Even though a clear and unambiguous congruence between the CP and Rep phylogenies was not apparent, PcSmV6-ZM09-72, CcSmV5-ZM09-83, CcSmV4-ZM09-95, and CcSmV6-ZM09-96 were clustered together in both CP and Rep trees, forming their own group (Figs 3 and 4) suggesting that they likely shared a common ancestor. PcSmV3-ZM09-51, PcSmV3-ZM09-74, and PkSmV3-ZM09-76 also consistently clustered together with porcine stool associated circular virus 1 (DP2, KJ577810) throughout the CP and Rep trees (Figs 3 and 4). In contrast, PkSmV1-ZM09-64 clustered together with CcSmV1-ZM09-86, CcSmV1-ZM09-96, human feces smacovirus 2 (SmaCV2, KT600068) and chimpanzee stool associated circular ssDNA virus (DP152, GQ351272) in the CP phylogeny (Fig. 3), whereas PkSmV1-ZM09-64 was located outside of the cluster formed by these smacoviruses in the Rep tree and was most closely related to a previously described bovine smacovirus (Fec59973, KT862223) and more distantly related to human and avian smacoviruses (Fig. 4). This phylogenetic incongruence revealed that the CP ORFs of PkSmV1-ZM09-64, CcSmV1-ZM09-86 and CcSmV1-ZM09-96 were derived from a common ancestor; however, the ancestor of the Rep gene of PkSmV1-ZM09-64 was different from that of CcSmV1-ZM09-86 and CcSmV1-ZM09-96. These findings suggested the possibility of recombination event(s) that may account for the discordant phylogenies. In addition, PcSmV2-ZM09-71 did not cluster with other ZM-SmVs throughout the constructed trees (Figs 2, 3 and 4). Taken together, these results indicated that all ZM-SmVs discovered in the study have distinct evolutionary histories and PkSmV1-ZM09-64 may have arisen from recombination.

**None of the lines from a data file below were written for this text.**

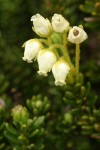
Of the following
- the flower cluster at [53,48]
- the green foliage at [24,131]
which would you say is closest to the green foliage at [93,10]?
the flower cluster at [53,48]

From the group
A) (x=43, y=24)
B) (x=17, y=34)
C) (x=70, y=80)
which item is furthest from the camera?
(x=17, y=34)

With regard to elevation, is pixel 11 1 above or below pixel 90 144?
above

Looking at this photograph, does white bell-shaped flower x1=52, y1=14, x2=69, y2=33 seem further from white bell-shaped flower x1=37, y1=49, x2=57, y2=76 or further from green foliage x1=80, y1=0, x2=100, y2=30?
green foliage x1=80, y1=0, x2=100, y2=30

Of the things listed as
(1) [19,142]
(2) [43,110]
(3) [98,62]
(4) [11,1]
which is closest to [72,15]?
(3) [98,62]

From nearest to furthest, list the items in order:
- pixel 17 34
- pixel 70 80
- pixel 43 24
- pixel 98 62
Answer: pixel 43 24
pixel 70 80
pixel 98 62
pixel 17 34

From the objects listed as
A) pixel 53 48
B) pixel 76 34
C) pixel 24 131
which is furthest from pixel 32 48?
pixel 24 131

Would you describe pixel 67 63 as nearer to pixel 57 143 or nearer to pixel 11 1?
pixel 57 143
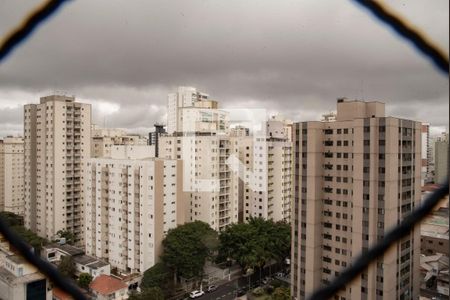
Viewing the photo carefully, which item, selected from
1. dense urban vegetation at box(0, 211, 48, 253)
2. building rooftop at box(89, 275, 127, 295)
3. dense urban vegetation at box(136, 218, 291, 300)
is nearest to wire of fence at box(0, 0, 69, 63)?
dense urban vegetation at box(0, 211, 48, 253)

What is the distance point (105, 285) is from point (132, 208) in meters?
1.89

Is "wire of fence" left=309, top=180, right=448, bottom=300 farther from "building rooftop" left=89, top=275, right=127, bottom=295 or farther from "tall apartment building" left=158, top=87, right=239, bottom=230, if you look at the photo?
"tall apartment building" left=158, top=87, right=239, bottom=230

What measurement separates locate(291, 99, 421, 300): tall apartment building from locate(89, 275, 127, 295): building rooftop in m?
3.26

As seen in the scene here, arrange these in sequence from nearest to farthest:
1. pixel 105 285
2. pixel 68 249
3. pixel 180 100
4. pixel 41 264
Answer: pixel 41 264 → pixel 105 285 → pixel 68 249 → pixel 180 100

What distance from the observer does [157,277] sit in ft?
22.5

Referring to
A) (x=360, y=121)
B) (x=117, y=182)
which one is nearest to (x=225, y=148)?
(x=117, y=182)

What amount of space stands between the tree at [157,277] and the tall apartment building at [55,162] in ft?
14.3

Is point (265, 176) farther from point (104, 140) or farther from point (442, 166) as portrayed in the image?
point (442, 166)

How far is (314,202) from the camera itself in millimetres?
6512

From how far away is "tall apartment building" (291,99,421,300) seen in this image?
5.23 m

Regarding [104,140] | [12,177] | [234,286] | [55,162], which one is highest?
[104,140]

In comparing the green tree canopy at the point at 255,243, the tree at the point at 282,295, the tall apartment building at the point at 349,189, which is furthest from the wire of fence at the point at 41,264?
the green tree canopy at the point at 255,243

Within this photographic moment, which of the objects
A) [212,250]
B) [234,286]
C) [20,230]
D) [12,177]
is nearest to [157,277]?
[212,250]

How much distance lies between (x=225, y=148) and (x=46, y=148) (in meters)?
5.30
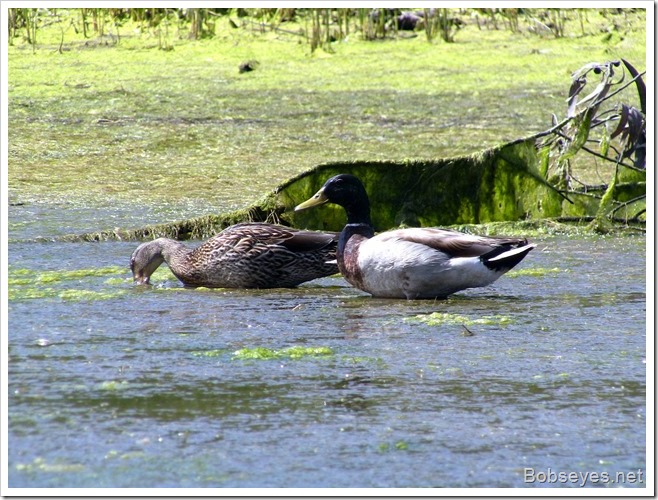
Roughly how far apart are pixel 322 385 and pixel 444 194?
440 cm

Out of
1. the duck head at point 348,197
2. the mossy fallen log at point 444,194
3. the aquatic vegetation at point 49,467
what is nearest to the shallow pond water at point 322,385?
the aquatic vegetation at point 49,467

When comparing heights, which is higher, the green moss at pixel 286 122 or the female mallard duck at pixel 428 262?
the green moss at pixel 286 122

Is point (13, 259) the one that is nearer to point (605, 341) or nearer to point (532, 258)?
point (532, 258)

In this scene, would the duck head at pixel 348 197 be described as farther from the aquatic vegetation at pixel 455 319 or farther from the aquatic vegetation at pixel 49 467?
the aquatic vegetation at pixel 49 467

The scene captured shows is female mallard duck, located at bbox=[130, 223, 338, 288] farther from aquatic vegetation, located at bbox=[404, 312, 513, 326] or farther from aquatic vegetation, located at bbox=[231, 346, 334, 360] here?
aquatic vegetation, located at bbox=[231, 346, 334, 360]

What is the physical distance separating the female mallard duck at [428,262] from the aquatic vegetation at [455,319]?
1.36 ft

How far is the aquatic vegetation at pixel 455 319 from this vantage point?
17.8ft

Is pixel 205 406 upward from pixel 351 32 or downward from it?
downward

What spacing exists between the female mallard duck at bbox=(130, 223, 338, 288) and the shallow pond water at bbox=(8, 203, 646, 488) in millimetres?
140

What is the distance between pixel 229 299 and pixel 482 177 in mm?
2886

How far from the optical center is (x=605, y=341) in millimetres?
5043

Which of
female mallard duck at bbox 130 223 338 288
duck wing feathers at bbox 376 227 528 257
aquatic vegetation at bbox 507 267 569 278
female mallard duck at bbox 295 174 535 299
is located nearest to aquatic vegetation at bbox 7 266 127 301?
female mallard duck at bbox 130 223 338 288

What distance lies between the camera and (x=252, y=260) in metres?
6.57

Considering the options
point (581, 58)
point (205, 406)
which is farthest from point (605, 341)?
point (581, 58)
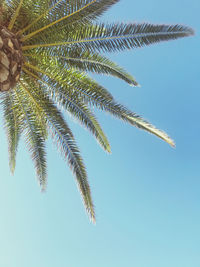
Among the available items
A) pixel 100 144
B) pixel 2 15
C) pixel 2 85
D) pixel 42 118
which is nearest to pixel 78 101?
pixel 42 118

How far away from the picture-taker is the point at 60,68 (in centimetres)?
616

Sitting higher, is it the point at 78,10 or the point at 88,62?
the point at 78,10

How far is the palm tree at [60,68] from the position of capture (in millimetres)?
5141

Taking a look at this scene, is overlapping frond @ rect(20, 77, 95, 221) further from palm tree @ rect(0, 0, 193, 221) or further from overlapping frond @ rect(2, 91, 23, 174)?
overlapping frond @ rect(2, 91, 23, 174)

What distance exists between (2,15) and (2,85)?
5.97 feet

Recombination analysis of smacovirus genomes
Detection of the phylogenetic incongruence between the CP and Rep phylogenies prompted us to investigate whether potential recombination sites existed in the ZM-SmV genomes. This recombination analysis revealed a region with multiple recombination breakpoints (i.e. a recombination hot spot) adjacent to the 3′-end of the Rep ORF (Fig. 5), which, interestingly, has also been inferred by another study13. These results corroborate prior studies indicating that smacoviruses increase their genetic diversity through recombination events. Two cold spots, where a recombination event is less likely to occur, were observed at the 5′-end of the CP ORF and the 3′-end of the Rep ORF. The presence of these cold spots implies functional conservation which is noteworthy in viruses as diverse as the ssDNA smacoviruses and suggests importance for these regions in the viral life cycle.
In the present study, sub-genomic fragments of CRESS DNA virus were initially detected in the faeces of NHPs in Zambia by metagenomic analysis. The complete genomes of eleven CRESS DNA viruses were then subsequently recovered by inverse PCR in 20% of faecal samples indicative of a high prevalence in Zambian NHPs. Although, a single CRESS DNA virus was found in nine individuals, two were found in a single Zambian malbrouck suggestive of a co-infection event (Table 1), a necessary precondition for viral recombination and emergence of new strains. Based on the genome-wide pairwise sequence identity analysis and degree of sequence divergence, these newly identified viruses could be tentatively classified as novel smacovirus species and await formal classification by the ICTV6. ZM-SmVs from both malbroucks and baboons formed distinct clusters within the genus Porprismacovirus on the phylogenetic trees, suggesting that they evolved from different ancestral progenitors further exemplifying the extent of the viral diversity.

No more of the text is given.